In 1876 the private School of Drawing and Decorative Art for Women (Tegne- og Kunstindustriskolen for Kvinder) opened. In 1888 the Academy opened a special line for women artists. In 1908 the academy merged its Art School for Women with the Royal Danish Academy of Fine Arts.”
#2-Anne Sophie Petersen Captured Glowing Light
Like so many of her fellow Scandinavian artists, she mastered light on the canvas. Two of her most successful paintings depict lanterns in the Saint Martin Day celebration.
She visited Skagen in 1889. The Skagen Painters were mainly Danish artists. They gathered in the fishing village of Skagen each summer from the late 1870s until the turn of the century. It was a tight-knit group of friends and colleagues coalesced by Michael and Anna Ancher.
Spectacular scenery and quality of light inspired them to paint en plein air in the vein of the French Impressionists. Having broken away from the rigid rules of the Royal Swedish Academy of Arts and the Royal Danish Academy of Fine Arts, their subject matter largely came from daily life in the village.
Petersen depicted Anne Anna Ancher in An Evening with Girlfriends. By Lamplight in 1891. She also met with several of the Skagen group at the Paris Exposition.
#3-She Exhibited At Prestigious Galleries and Other Venues
In 1883 she made her debut at the Charlottenborg Spring Exhibition, at the former site of a Botanical Garden at the Palace of Charlottenborg. She exhibited there several times until 1910.

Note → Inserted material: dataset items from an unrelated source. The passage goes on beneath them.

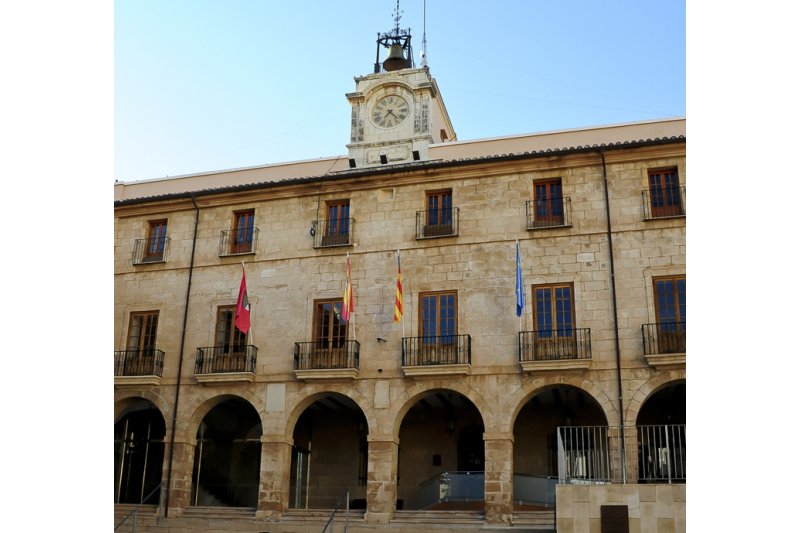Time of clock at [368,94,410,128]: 7:22
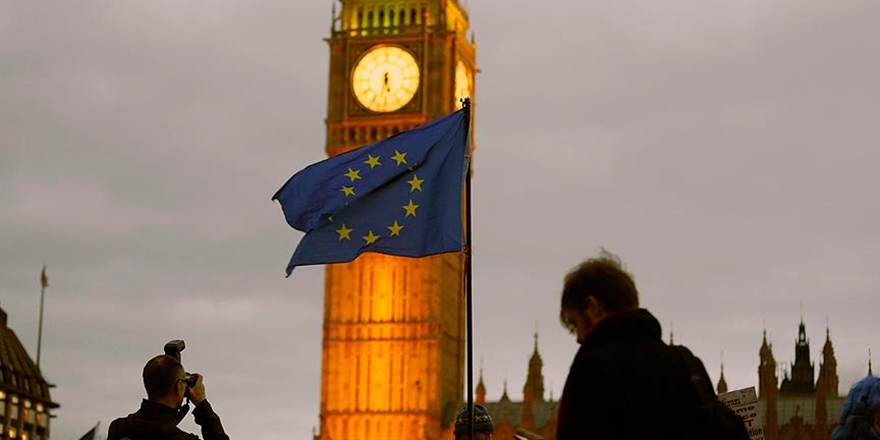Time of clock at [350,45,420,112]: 5:32
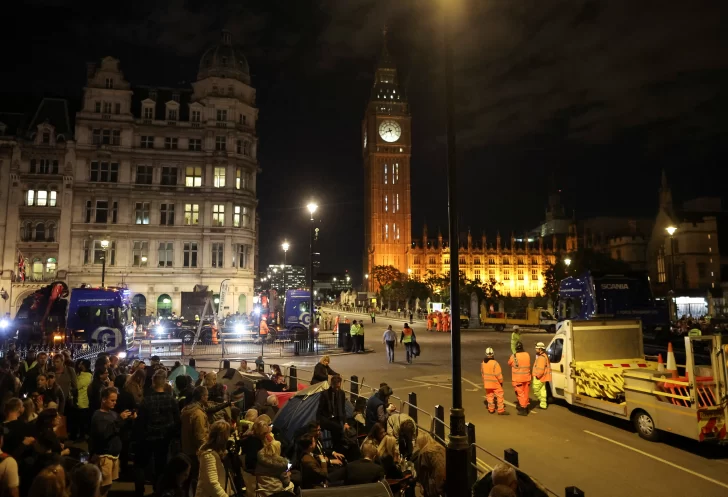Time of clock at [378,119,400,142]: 8:27
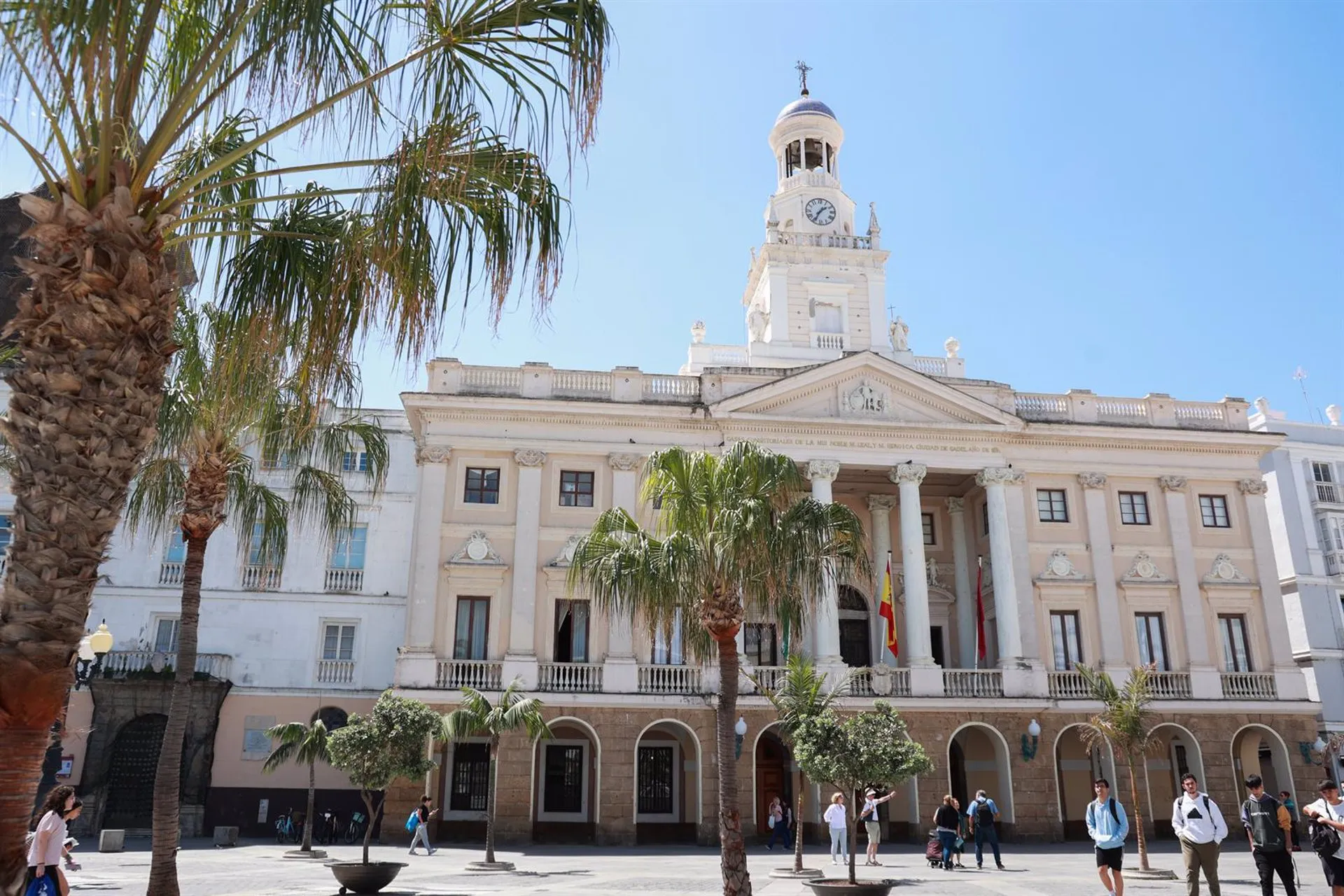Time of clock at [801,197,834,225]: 1:34
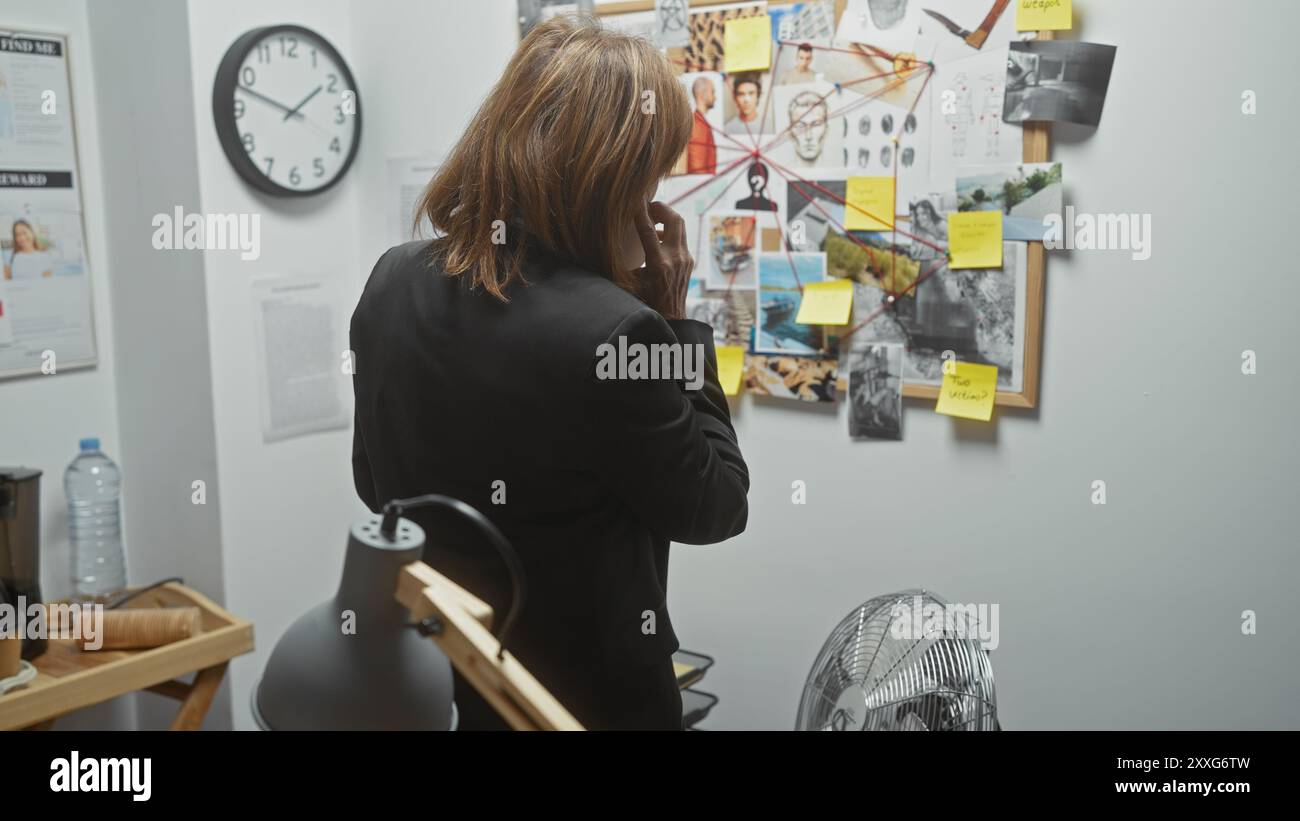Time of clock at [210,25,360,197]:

She exhibited at the Exposition Universelle in Paris in 1889, along with numerous Nordic artists including several of the Skagen painters. The prestigious exhibit ran from May 6 to October 31, attracting more than thirty-two million visitors. Many products, inventions and art works were exhibited. Among the most famous was the Eiffel Tower.
Anne Sophie Petersen was invited to exhibit several of her paintings at the Palace of Fine Arts for women at the 1893 World’s Columbian Exposition in Chicago, Illinois. At a time when many people still considered female artists inferior to their male counterparts, the Exposition committee included works from hundreds of female American and International artists.
When dissension arose over the question of segregating women’s achievements in a separate building,
The Board of Lady Managers for the Woman’s Pavilion at the fair initially opposed exhibiting women’s creations separately. They argued that women artists should engage in free competition in the general juried awards. Eventually the plan proceeded thanks to the volume of high quality work that was submitted.
The History of the World’s Fair states: “It will be a long time before such an aggregation of woman’s work, as may now be seen in the Woman’s Building, can be gathered from all parts of the world again.”
Among the many celebrated female artists of the time were Mary Cassatt who painted a large mural and Clara Driscoll, designer and innovator of some of Louis Comfort Tiffany’s lamps and other products.
#4-She Supported the Suffragists
Annie Sophie Petersen painted several notable works. Among the most famous is An Evening with Girlfriends. By Lamplight,1891. The women depicted were all contemporary artists. They are the Danish painters Marie Kroyer, Bertha Wegmann (lying down) and the Swedish Painter Jeanna Bauck. They are listening to the Danish violinist Frida Schytte.
According to the Hirschsprung Collection, which owns the painting, Petersen had gathered together these Scandinavian pioneers for the movement for women’s right to express themselves in the arts imbued the painting with a certain emblematic quality.
The Hirschsprung Collection held a small exhibition in 2009. Petersen’s work, which had largely been forgotten, was the focal point. Their 2015 exhibition in celebration of the centenary of women’s suffrage in Denmark included works by seven female artists. Anne Sophie Petersen stood among them.